TEXTAUSZUG —
======
1. Ernstliche Zweifel an der Richtigkeit des Urteils zur Rechtfertigung der Berufungszulassung sind zu bejahen, wenn ein einzelner tragender Rechtssatz oder eine einzelne erhebliche Tatsachenfeststellung mit schlüssigen Gegenargumenten derart in Frage gestellt wird, dass sich die gesicherte Möglichkeit der Unrichtigkeit der erstinstanzlichen Entscheidung ergibt (zB BVerfG  BeckRS 2011, 48156), mithin diese Zweifel an der Richtigkeit einzelner Begründungselemente auf das Ergebnis durchschlagen (vgl. BVerwG BeckRS 2004, 21684). (redaktioneller Leitsatz)
2. Bei der Feststellung der für eine Ausweisung erforderlichen Sicherheitsgefahr bzw. der schwerwiegenden Gefahr handelt es sich um eine Prognose, die Ausländerbehörden und Verwaltungsgerichte bei spezialpräventiven Ausweisungsentscheidungen und deren gerichtlicher Überprüfung eigenständig zu treffen haben. (Rn. 5 und 10) (redaktioneller Leitsatz)
======
Datensatzeinträge

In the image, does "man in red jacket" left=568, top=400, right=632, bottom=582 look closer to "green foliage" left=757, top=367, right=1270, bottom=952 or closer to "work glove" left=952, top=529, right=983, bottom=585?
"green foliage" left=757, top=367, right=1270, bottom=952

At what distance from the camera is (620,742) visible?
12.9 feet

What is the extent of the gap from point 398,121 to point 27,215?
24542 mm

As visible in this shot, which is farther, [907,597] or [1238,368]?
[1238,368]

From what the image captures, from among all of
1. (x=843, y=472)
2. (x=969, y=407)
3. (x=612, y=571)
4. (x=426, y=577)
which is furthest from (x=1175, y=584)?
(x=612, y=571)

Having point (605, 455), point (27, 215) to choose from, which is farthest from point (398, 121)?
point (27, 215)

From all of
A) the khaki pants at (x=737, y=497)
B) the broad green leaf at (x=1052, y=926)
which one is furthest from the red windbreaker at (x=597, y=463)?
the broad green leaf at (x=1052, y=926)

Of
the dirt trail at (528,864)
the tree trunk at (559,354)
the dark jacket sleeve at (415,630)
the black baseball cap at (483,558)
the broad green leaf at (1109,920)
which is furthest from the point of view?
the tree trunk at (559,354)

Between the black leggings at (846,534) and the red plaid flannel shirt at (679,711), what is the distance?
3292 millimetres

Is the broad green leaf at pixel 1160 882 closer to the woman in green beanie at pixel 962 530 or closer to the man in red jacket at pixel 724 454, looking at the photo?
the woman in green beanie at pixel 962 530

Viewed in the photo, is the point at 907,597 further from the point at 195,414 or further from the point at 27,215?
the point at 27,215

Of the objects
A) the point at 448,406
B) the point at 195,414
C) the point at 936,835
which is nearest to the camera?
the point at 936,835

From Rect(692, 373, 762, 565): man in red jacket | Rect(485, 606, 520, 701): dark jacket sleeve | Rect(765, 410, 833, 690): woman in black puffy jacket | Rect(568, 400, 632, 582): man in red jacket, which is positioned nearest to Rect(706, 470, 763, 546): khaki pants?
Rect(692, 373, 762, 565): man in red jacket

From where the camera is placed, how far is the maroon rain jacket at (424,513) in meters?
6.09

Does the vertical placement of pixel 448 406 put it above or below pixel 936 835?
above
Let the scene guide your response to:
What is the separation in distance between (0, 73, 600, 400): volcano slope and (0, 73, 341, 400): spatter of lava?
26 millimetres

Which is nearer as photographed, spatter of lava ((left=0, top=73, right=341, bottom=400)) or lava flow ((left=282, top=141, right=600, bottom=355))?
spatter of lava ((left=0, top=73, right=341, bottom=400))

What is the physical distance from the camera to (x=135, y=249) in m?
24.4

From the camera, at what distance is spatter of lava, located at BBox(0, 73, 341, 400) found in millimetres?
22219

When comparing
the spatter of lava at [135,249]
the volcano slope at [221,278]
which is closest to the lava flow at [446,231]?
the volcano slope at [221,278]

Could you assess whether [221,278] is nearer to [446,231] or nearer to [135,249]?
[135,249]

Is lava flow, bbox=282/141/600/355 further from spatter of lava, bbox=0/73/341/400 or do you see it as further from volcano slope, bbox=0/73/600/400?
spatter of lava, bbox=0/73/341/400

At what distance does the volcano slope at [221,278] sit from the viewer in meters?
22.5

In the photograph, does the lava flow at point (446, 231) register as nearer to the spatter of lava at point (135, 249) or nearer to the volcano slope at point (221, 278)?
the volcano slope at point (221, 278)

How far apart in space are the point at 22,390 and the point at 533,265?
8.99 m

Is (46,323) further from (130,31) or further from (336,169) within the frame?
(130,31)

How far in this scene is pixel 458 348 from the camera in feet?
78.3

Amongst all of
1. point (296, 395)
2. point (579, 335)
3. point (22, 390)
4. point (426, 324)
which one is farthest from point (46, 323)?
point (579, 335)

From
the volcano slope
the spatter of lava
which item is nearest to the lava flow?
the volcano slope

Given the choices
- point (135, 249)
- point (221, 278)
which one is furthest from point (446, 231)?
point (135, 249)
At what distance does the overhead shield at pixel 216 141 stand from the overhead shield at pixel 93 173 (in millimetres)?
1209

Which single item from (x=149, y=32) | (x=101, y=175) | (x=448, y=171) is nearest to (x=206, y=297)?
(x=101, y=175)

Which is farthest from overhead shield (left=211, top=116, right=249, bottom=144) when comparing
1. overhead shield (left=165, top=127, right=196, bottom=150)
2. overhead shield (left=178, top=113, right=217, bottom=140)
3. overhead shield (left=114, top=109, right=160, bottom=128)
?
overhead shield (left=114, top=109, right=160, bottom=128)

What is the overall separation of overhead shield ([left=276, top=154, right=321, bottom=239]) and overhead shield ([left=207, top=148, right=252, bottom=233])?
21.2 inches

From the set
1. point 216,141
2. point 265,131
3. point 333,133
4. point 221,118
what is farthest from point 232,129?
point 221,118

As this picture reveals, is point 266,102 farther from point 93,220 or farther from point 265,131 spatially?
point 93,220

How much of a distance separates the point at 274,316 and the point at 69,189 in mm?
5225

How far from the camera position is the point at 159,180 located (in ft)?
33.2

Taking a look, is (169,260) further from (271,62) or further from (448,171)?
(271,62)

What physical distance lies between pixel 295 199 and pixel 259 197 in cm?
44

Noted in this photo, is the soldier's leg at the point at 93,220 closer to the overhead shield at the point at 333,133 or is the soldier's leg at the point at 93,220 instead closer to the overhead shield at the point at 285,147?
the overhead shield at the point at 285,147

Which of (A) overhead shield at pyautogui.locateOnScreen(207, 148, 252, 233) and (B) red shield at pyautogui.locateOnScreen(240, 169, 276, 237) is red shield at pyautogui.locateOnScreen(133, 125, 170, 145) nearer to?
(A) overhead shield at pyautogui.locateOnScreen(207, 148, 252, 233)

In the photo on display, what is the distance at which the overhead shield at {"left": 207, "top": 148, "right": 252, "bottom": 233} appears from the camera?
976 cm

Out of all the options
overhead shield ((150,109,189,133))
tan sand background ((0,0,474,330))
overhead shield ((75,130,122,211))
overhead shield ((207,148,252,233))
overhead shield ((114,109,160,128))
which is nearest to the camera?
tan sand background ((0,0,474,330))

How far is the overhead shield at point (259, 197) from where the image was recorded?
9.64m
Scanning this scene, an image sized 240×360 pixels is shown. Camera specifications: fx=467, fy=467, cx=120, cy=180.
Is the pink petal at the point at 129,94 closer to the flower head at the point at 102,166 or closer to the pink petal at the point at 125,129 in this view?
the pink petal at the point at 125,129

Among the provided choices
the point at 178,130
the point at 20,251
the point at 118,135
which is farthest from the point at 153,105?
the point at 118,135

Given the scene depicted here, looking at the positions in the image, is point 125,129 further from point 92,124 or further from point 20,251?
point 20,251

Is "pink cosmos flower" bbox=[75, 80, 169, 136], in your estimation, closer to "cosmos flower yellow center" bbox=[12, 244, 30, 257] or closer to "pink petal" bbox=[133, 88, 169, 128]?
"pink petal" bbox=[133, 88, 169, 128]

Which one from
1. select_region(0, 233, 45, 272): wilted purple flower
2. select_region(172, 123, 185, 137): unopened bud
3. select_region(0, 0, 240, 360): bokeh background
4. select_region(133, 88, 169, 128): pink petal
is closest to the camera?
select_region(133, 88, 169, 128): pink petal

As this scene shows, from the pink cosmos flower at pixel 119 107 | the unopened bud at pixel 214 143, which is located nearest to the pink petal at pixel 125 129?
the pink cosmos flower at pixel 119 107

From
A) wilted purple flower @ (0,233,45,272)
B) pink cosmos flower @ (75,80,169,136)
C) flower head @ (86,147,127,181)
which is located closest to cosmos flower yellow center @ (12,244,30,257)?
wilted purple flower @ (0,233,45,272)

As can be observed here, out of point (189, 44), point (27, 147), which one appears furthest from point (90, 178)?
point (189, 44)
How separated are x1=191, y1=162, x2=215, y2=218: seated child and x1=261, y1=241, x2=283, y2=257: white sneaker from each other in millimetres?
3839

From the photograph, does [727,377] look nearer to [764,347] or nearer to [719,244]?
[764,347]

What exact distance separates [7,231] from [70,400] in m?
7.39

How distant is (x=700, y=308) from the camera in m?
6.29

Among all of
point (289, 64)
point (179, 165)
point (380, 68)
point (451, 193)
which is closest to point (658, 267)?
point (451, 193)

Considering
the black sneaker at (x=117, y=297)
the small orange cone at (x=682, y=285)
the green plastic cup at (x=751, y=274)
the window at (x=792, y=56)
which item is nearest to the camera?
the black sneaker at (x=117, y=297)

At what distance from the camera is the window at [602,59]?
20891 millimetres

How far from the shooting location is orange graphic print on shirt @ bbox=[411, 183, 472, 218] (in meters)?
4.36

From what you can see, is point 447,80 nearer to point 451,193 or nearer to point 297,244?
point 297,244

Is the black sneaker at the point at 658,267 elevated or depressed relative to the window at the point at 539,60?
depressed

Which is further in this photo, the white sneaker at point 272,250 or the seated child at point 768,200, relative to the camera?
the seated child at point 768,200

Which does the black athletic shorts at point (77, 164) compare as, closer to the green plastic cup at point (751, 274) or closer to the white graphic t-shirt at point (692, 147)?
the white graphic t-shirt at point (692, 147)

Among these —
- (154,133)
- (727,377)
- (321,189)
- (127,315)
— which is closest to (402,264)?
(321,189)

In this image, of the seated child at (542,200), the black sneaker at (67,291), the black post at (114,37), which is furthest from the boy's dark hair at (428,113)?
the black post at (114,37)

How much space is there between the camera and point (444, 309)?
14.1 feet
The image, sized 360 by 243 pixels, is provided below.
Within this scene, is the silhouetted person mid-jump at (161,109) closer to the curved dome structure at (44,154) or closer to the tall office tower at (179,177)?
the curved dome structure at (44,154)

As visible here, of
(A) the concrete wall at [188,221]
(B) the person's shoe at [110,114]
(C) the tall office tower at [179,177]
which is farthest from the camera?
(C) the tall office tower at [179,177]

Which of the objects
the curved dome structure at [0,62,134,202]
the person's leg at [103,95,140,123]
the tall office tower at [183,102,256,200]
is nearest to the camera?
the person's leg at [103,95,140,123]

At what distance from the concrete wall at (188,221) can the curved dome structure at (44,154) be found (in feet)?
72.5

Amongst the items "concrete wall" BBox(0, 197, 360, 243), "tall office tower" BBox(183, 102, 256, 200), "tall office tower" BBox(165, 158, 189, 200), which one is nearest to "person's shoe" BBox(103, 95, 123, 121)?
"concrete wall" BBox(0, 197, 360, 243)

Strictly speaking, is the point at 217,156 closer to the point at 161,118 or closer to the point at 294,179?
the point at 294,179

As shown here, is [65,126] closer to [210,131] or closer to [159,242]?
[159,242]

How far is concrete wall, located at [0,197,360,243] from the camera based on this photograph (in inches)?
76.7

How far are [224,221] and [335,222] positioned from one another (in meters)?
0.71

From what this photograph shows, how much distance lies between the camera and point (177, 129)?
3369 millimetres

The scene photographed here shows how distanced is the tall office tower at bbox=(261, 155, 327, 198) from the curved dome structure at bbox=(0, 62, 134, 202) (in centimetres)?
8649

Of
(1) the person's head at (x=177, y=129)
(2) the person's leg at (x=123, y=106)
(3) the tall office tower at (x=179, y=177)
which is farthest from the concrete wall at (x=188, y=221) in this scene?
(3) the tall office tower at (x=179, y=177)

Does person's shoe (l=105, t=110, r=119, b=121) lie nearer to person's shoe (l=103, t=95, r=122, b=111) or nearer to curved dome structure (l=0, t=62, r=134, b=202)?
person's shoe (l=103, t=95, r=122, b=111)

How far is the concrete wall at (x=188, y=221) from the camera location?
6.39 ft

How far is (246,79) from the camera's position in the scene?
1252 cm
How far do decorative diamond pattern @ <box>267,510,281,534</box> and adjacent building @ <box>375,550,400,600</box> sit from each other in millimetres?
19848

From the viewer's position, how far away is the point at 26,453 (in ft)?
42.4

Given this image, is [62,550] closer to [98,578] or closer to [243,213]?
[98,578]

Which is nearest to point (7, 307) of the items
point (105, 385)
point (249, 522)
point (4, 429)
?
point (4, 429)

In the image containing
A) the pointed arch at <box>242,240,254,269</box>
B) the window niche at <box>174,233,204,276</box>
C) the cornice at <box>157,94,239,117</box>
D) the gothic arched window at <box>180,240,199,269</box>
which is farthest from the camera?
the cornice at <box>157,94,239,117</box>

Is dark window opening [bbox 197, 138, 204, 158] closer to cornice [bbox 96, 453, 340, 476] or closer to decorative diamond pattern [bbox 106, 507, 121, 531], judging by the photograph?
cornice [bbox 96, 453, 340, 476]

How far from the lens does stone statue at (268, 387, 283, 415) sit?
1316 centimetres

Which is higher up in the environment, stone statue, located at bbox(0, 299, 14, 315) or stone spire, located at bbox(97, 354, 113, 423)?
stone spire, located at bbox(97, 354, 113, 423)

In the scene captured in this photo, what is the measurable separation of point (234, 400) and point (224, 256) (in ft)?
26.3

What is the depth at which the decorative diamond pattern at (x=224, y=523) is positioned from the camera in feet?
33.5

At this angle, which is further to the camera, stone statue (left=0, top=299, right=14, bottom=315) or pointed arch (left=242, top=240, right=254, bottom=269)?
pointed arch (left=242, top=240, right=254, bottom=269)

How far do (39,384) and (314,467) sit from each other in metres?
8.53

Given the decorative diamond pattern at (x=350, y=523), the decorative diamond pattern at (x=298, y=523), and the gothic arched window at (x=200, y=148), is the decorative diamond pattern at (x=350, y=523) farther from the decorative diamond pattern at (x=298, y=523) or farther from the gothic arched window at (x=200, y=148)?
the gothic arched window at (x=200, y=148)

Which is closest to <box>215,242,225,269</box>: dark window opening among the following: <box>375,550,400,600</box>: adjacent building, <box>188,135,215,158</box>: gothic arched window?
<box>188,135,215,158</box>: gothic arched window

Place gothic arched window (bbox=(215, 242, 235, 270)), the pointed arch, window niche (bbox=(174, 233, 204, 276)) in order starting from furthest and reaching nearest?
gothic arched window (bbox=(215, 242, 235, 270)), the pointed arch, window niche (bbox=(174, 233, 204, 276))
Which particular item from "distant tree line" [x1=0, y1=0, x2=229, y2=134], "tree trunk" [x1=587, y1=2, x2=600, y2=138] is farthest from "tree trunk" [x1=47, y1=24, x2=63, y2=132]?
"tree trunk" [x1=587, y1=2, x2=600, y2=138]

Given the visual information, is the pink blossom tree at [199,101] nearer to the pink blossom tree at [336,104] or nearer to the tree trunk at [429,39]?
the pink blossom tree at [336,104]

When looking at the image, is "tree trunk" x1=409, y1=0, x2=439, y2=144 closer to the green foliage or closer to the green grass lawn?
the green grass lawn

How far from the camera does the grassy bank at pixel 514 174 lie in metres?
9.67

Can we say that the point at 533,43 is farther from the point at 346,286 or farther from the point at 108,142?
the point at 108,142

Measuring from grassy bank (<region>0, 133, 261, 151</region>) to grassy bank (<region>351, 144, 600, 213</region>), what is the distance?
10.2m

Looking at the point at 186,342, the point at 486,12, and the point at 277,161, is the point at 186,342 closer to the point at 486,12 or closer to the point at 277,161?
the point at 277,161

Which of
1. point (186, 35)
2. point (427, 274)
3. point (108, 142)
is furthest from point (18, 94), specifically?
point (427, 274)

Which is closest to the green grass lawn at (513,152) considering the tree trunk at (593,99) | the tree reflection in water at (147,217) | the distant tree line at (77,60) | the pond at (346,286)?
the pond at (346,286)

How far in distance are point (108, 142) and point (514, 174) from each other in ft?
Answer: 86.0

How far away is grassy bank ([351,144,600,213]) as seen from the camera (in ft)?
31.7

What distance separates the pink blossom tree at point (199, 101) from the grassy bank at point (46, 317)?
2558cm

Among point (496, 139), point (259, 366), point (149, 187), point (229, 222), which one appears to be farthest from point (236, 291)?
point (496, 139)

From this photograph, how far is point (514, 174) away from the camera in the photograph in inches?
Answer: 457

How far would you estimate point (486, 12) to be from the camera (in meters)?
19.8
======
AUFGABE A —
Zähle die Zeilen der Datensätze, in denen die Zeichenfolge „seated“ vorkommt, und gib nur die Anzahl an. Groß- und Kleinschreibung ist dabei zu beachten.
AUFGABE B —
Setze den Text über Berufungszulassung und Ausweisung im Anschluss an seinen letzten Satz fort.

LÖSUNG A —
4

LÖSUNG B —
3. Die Unerlässlichkeit einer Ausweisung ist nicht im Sinne einer „ultima ratio“ zu verstehen, sondern bringt den in der Rspr. des EuGH für die Ausweisung von Unionsbürgern entwickelten Grundsatz zum Ausdruck, dass das nationale Gericht eine sorgfältige und umfassende Prüfung der Verhältnismäßigkeit vorzunehmen hat. (Rn. 20) (redaktioneller Leitsatz)
4. Die Anwendung der auf eine rechtskräftige strafgerichtliche Verurteilung abstellenden Ausweisungstatbestände erfordert keine Prüfung, ob der Betroffene tatsächlich eine Straftat begangen hat und es besteht keine strikte Bindung an eine rechtskräftige Verurteilung; die Ausländerbehörden und die Verwaltungsgerichte können ohne Weiteres in aller Regel von der Richtigkeit der Verurteilung ausgehen und die darin getroffenen Feststellungen ihrer Entscheidung zugrunde legen. (Rn. 17) (redaktioneller Leitsatz)

Verfahrensgang

AN 5 K 16.96 2017-06-22 Urt VGANSBACH VG Ansbach

Tenor

I. Der Antrag auf Zulassung der Berufung wird abgelehnt.
II. Der Kläger trägt die Kosten des Zulassungsverfahrens.
III. Der Streitwert für das Zulassungsverfahren wird auf 5.000,00 Euro festgesetzt.

Gründe

Der Antrag auf Zulassung der Berufung bleibt ohne Erfolg.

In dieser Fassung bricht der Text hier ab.